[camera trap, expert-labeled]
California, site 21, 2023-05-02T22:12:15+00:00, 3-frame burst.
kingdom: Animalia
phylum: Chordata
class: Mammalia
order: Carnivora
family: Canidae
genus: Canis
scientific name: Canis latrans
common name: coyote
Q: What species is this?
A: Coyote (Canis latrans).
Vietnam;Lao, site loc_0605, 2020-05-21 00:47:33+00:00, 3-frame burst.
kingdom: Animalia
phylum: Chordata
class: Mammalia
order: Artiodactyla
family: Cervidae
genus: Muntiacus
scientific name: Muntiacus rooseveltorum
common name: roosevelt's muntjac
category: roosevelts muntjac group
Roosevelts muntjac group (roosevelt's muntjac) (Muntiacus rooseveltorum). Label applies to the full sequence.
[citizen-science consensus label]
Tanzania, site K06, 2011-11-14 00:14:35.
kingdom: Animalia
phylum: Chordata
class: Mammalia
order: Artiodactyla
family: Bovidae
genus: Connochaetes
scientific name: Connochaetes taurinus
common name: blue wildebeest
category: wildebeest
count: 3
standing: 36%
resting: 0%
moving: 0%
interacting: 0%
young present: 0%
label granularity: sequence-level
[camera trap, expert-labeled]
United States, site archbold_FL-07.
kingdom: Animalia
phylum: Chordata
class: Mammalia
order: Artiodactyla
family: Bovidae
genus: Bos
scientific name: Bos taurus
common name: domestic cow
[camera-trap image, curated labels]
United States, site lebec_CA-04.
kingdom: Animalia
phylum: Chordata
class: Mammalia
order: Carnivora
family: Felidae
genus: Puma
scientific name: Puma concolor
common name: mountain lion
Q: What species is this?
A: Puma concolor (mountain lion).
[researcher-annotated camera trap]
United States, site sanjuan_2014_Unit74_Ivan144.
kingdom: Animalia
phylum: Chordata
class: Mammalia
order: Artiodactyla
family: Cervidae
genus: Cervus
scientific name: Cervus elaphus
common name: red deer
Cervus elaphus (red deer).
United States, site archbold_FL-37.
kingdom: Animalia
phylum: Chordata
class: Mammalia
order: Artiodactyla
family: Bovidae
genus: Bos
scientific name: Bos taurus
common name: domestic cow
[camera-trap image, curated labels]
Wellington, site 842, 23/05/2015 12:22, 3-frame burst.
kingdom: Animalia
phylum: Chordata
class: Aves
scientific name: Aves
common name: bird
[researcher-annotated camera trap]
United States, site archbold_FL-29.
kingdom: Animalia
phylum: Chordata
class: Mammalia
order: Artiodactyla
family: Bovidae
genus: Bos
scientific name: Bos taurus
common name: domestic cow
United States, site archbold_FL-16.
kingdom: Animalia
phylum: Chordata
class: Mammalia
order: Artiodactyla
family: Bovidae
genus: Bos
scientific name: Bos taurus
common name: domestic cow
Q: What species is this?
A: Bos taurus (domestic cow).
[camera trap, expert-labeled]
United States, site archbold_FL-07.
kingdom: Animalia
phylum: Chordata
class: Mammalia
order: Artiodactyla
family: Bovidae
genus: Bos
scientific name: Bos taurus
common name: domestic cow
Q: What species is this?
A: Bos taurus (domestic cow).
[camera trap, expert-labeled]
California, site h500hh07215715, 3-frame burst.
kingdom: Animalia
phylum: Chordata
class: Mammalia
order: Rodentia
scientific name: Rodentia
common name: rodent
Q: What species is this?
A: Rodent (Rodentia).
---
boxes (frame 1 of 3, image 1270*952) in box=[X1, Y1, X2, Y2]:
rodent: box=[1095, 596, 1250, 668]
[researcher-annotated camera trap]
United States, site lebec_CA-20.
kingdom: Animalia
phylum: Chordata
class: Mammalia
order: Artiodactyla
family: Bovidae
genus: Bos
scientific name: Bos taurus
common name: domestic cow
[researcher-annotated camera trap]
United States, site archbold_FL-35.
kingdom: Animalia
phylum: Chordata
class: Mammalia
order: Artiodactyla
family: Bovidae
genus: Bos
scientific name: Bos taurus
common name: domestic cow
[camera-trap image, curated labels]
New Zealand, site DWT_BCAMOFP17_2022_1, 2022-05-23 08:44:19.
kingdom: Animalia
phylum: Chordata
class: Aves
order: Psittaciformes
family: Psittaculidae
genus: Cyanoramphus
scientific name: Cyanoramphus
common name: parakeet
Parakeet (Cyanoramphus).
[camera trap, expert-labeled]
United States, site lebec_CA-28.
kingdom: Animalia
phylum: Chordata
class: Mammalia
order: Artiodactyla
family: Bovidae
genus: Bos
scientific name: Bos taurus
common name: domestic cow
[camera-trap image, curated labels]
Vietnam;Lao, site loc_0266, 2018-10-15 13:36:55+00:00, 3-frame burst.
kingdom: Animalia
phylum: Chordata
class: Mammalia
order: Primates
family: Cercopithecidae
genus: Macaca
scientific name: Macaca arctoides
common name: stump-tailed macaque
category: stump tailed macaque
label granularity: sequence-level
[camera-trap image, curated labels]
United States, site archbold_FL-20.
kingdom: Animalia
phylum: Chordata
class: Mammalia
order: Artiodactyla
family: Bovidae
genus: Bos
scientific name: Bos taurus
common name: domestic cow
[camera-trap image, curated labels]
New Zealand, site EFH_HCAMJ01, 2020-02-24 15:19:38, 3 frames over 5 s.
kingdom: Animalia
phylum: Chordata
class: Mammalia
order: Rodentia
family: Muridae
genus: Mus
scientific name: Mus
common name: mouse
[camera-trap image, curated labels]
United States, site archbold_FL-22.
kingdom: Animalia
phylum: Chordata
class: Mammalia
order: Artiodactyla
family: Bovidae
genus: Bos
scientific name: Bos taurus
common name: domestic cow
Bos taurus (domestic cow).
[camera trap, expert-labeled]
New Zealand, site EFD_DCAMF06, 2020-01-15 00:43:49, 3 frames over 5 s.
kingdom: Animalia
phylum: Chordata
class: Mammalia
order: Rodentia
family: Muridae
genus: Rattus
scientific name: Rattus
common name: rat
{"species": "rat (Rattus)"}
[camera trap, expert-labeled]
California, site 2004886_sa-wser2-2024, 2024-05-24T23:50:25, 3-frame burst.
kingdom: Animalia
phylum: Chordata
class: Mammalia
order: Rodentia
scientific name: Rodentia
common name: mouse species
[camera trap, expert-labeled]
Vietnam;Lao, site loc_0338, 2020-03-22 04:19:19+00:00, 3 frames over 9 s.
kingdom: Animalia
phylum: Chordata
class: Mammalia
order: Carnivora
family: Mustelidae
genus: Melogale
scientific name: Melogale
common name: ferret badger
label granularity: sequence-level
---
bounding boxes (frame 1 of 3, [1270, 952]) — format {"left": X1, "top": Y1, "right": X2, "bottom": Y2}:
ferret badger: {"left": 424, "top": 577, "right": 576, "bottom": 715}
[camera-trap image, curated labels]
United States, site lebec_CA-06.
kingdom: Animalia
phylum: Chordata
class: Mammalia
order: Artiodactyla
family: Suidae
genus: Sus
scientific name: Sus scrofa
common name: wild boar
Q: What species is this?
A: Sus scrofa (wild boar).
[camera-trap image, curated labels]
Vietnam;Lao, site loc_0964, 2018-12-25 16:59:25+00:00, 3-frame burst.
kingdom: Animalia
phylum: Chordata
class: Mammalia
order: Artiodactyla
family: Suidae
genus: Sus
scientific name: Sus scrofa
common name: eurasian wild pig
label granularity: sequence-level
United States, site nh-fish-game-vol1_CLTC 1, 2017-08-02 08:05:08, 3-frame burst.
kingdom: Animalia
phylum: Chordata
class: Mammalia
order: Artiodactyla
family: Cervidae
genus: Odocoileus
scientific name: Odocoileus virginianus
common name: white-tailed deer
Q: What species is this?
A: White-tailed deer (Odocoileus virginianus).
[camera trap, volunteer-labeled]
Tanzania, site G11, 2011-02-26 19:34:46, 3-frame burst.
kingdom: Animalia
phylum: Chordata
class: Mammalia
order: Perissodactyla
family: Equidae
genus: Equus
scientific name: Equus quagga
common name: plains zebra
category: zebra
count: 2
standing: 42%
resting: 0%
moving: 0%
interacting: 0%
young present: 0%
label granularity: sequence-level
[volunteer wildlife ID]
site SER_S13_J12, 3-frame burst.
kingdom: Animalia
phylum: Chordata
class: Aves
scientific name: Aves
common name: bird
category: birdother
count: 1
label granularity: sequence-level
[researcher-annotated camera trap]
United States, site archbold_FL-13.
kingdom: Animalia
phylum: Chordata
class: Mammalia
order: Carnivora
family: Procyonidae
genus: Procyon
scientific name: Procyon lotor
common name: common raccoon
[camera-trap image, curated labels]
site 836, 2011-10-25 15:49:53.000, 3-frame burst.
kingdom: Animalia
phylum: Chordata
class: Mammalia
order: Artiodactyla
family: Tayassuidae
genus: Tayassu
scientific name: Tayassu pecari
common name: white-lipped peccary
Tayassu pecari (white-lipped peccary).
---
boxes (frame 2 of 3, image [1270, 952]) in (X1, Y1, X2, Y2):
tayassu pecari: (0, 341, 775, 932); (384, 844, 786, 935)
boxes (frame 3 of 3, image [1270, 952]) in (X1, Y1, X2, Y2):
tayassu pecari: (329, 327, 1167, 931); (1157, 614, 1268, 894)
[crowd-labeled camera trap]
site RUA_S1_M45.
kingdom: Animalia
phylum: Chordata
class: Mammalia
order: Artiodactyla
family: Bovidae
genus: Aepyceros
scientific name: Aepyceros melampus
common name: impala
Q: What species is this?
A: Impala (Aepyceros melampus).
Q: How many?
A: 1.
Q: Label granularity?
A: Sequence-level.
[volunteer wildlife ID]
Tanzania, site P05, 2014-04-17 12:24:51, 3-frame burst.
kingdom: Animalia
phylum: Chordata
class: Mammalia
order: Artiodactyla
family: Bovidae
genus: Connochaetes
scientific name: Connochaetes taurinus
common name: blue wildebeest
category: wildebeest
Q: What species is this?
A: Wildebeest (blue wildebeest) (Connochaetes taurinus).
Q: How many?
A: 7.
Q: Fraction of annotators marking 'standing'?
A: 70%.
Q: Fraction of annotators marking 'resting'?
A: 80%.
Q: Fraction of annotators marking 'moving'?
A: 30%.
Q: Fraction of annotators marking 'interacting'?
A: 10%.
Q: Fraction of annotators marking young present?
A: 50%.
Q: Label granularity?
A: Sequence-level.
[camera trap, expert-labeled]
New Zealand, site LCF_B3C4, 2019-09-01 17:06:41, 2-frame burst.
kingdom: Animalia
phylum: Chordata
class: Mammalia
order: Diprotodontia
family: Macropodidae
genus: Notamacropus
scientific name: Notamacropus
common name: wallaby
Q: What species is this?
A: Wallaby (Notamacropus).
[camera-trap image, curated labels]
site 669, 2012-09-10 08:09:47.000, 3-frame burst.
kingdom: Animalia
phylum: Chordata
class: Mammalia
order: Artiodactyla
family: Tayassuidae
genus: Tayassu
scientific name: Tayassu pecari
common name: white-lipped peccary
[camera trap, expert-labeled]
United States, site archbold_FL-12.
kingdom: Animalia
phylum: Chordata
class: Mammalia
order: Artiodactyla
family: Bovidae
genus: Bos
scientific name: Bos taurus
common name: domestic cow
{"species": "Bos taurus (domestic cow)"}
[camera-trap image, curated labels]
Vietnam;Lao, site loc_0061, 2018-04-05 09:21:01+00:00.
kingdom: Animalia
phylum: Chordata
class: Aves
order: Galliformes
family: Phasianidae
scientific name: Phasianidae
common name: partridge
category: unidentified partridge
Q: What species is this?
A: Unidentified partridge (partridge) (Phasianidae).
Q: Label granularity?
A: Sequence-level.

◇ ◇ ◇

* [TASK INSTRUCTIONS]: Return the entries above unchanged, starting at the first line and stopping after the line with "common name: roosevelt's muntjac".

* [YOUR RESPONSE]:
[camera trap, expert-labeled]
California, site 21, 2023-05-02T22:12:15+00:00, 3-frame burst.
kingdom: Animalia
phylum: Chordata
class: Mammalia
order: Carnivora
family: Canidae
genus: Canis
scientific name: Canis latrans
common name: coyote
Q: What species is this?
A: Coyote (Canis latrans).
Vietnam;Lao, site loc_0605, 2020-05-21 00:47:33+00:00, 3-frame burst.
kingdom: Animalia
phylum: Chordata
class: Mammalia
order: Artiodactyla
family: Cervidae
genus: Muntiacus
scientific name: Muntiacus rooseveltorum
common name: roosevelt's muntjac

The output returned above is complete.